_EXERCISE PROMPT_
Copy out, word for word, everything in the records from the line containing "At what distance from the" down to the end of the records.

** START INFORMATION SHOWN **

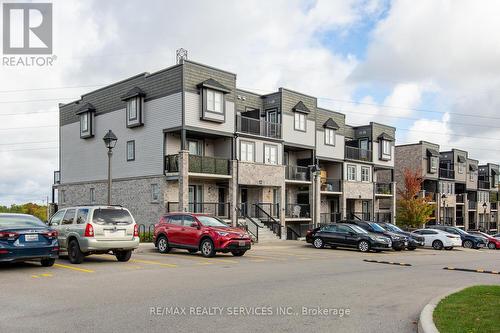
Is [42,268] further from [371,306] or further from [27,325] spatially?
[371,306]

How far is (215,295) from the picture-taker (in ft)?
33.5

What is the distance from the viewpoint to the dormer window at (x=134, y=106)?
3228cm

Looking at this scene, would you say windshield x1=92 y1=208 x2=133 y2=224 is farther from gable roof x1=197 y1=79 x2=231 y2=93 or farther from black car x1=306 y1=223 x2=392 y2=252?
gable roof x1=197 y1=79 x2=231 y2=93

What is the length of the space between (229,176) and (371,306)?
2299cm

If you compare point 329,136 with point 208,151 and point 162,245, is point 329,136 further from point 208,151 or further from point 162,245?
point 162,245

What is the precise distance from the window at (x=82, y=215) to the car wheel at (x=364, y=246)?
46.6 ft

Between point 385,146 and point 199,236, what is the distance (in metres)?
33.9

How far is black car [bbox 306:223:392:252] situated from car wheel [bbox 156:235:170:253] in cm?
937

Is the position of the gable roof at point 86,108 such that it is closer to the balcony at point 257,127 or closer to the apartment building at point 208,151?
the apartment building at point 208,151

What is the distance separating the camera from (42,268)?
14.3 m

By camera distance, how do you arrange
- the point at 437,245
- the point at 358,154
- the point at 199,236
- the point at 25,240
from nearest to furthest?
the point at 25,240 → the point at 199,236 → the point at 437,245 → the point at 358,154

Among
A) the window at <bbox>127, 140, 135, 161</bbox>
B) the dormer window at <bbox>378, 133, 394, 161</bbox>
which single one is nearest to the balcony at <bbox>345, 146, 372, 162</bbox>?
the dormer window at <bbox>378, 133, 394, 161</bbox>

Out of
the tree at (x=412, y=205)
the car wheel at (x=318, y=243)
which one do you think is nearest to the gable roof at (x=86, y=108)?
the car wheel at (x=318, y=243)

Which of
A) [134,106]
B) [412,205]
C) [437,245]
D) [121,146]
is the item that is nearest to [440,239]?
[437,245]
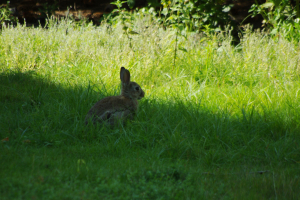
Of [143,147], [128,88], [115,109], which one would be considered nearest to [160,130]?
[143,147]

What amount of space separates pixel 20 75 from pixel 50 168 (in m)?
3.39

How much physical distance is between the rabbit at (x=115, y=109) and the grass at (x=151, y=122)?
5.5 inches

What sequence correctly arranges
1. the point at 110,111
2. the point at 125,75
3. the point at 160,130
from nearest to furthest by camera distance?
the point at 160,130
the point at 110,111
the point at 125,75

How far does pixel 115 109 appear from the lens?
13.6 feet

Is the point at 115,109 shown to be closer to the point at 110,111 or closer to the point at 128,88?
the point at 110,111

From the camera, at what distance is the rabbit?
409cm

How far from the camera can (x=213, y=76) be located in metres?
6.05

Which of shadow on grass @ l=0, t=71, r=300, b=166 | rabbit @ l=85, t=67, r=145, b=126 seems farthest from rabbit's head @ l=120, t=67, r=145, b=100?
shadow on grass @ l=0, t=71, r=300, b=166

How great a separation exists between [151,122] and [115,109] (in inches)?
21.7

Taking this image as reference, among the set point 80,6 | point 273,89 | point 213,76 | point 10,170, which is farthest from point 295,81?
point 80,6

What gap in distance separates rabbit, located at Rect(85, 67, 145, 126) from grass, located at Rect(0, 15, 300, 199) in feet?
0.45

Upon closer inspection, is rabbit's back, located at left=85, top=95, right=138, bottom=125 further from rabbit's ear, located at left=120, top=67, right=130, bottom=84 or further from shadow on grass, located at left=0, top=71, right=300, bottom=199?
rabbit's ear, located at left=120, top=67, right=130, bottom=84

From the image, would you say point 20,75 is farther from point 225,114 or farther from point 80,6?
point 80,6

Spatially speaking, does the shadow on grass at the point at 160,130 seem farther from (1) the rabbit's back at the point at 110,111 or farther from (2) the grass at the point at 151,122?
(1) the rabbit's back at the point at 110,111
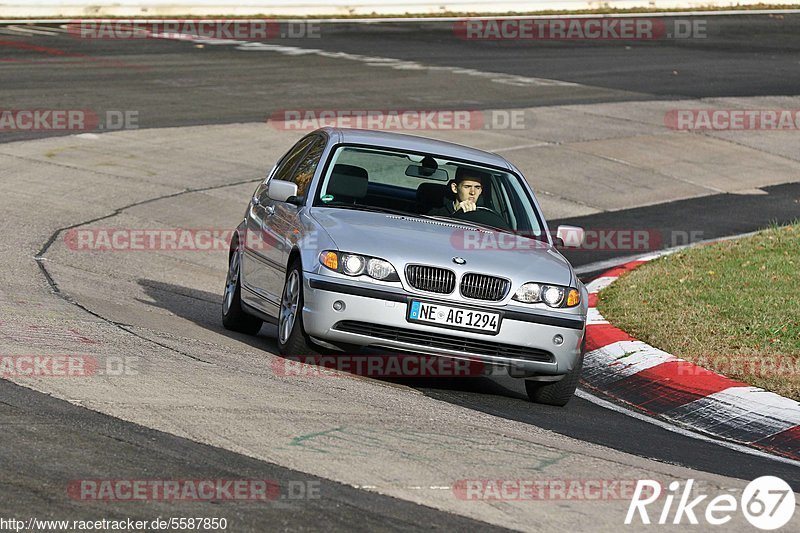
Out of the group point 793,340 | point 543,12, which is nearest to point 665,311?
point 793,340

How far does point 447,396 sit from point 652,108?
17.3m

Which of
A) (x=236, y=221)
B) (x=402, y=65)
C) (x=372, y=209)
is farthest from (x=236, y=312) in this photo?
(x=402, y=65)

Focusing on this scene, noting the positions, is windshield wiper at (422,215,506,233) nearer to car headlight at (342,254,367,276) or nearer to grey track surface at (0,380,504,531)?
car headlight at (342,254,367,276)

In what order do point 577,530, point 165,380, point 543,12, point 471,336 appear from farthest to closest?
point 543,12, point 471,336, point 165,380, point 577,530

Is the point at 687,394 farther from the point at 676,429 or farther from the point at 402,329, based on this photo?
the point at 402,329

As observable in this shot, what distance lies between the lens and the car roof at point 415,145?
10203mm

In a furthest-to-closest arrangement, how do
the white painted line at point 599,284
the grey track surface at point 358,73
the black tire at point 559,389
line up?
1. the grey track surface at point 358,73
2. the white painted line at point 599,284
3. the black tire at point 559,389

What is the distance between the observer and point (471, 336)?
341 inches

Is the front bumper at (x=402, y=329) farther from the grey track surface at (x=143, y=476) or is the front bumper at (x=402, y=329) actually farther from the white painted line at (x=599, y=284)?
the white painted line at (x=599, y=284)

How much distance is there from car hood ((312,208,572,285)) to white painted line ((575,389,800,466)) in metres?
0.93

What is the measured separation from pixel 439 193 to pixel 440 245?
45.6 inches

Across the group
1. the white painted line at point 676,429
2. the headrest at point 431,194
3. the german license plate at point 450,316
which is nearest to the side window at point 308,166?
the headrest at point 431,194

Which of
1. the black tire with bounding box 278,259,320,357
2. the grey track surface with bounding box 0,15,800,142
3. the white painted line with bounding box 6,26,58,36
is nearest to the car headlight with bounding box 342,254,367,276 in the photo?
the black tire with bounding box 278,259,320,357

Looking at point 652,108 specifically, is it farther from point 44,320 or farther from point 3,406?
point 3,406
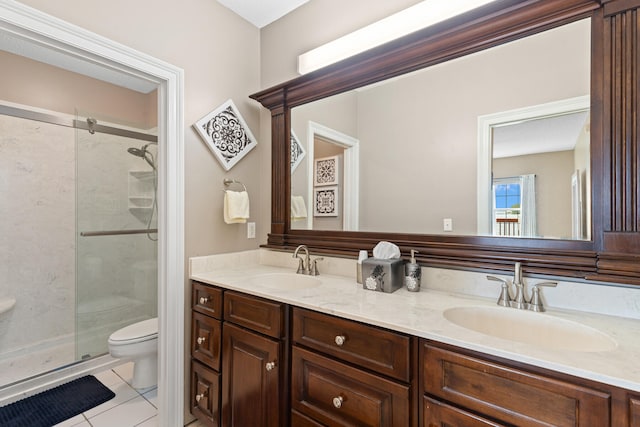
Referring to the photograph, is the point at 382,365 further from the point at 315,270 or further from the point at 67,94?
the point at 67,94

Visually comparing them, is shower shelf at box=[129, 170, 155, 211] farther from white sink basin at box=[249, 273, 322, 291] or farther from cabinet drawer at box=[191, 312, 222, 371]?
white sink basin at box=[249, 273, 322, 291]

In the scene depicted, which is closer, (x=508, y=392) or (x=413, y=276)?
(x=508, y=392)

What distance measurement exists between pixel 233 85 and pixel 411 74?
45.5 inches

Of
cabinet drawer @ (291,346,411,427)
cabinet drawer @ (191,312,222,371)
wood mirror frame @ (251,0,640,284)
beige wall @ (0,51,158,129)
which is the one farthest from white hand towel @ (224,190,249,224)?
beige wall @ (0,51,158,129)

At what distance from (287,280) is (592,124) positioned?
156 cm

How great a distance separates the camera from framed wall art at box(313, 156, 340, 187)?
5.89ft

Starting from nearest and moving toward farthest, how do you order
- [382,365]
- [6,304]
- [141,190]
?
1. [382,365]
2. [6,304]
3. [141,190]

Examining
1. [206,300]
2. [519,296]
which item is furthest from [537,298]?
[206,300]

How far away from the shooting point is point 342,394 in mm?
1070

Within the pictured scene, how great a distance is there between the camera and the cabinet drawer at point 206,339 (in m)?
1.56

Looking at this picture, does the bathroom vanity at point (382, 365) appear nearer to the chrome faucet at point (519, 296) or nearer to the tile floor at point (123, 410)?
the chrome faucet at point (519, 296)

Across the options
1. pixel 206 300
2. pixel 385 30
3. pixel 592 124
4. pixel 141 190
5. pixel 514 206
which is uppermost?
pixel 385 30

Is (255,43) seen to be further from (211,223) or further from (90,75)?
(90,75)

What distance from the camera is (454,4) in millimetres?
1354
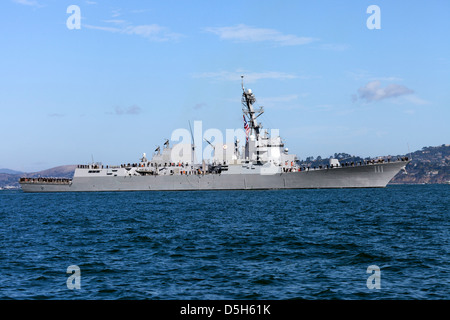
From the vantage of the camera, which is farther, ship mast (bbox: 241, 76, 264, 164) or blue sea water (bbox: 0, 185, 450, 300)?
ship mast (bbox: 241, 76, 264, 164)

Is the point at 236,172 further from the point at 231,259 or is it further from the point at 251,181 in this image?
the point at 231,259

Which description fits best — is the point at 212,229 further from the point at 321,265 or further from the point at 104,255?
the point at 321,265

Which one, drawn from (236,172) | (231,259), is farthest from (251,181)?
(231,259)

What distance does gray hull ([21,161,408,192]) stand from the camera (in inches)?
2891

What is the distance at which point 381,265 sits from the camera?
647 inches

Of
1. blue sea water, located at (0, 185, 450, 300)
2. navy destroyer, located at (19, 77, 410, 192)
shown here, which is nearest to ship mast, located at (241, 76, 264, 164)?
navy destroyer, located at (19, 77, 410, 192)

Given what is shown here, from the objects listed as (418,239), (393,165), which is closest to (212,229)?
(418,239)

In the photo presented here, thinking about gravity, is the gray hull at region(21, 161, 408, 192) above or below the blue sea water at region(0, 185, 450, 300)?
above

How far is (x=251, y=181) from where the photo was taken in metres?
Result: 77.6

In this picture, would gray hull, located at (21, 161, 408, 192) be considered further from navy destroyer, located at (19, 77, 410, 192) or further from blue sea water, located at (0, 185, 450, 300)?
blue sea water, located at (0, 185, 450, 300)

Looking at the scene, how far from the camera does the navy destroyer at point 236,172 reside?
243ft

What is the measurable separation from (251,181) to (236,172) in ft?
10.7

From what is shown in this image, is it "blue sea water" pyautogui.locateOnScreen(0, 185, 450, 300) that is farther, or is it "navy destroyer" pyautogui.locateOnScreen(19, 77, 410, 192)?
"navy destroyer" pyautogui.locateOnScreen(19, 77, 410, 192)
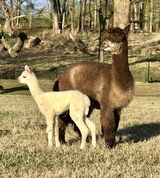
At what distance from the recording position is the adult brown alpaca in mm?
9461

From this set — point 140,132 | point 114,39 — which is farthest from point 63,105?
point 140,132

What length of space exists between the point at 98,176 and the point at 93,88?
3189mm

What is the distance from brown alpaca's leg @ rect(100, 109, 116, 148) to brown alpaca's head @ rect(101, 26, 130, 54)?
1.15 metres

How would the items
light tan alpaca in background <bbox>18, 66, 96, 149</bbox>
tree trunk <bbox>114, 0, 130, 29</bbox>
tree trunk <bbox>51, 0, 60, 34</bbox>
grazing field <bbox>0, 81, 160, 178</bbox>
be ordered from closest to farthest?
grazing field <bbox>0, 81, 160, 178</bbox> → light tan alpaca in background <bbox>18, 66, 96, 149</bbox> → tree trunk <bbox>114, 0, 130, 29</bbox> → tree trunk <bbox>51, 0, 60, 34</bbox>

** END INFORMATION SHOWN **

_THE COMPLETED TASK_
At what distance from the recording position is the adult brown alpaca in mm?
9461

From this set — point 140,132 | point 114,39 — which is farthest from point 63,105?
point 140,132

What length of space exists between the point at 98,176 and the point at 93,88?
3189mm

What is the distance from brown alpaca's leg @ rect(100, 109, 116, 148) to brown alpaca's head @ rect(101, 26, 130, 54)?
1.15 metres

How would the items
light tan alpaca in background <bbox>18, 66, 96, 149</bbox>
tree trunk <bbox>114, 0, 130, 29</bbox>
tree trunk <bbox>51, 0, 60, 34</bbox>
grazing field <bbox>0, 81, 160, 178</bbox>
be ordered from closest to farthest?
grazing field <bbox>0, 81, 160, 178</bbox> → light tan alpaca in background <bbox>18, 66, 96, 149</bbox> → tree trunk <bbox>114, 0, 130, 29</bbox> → tree trunk <bbox>51, 0, 60, 34</bbox>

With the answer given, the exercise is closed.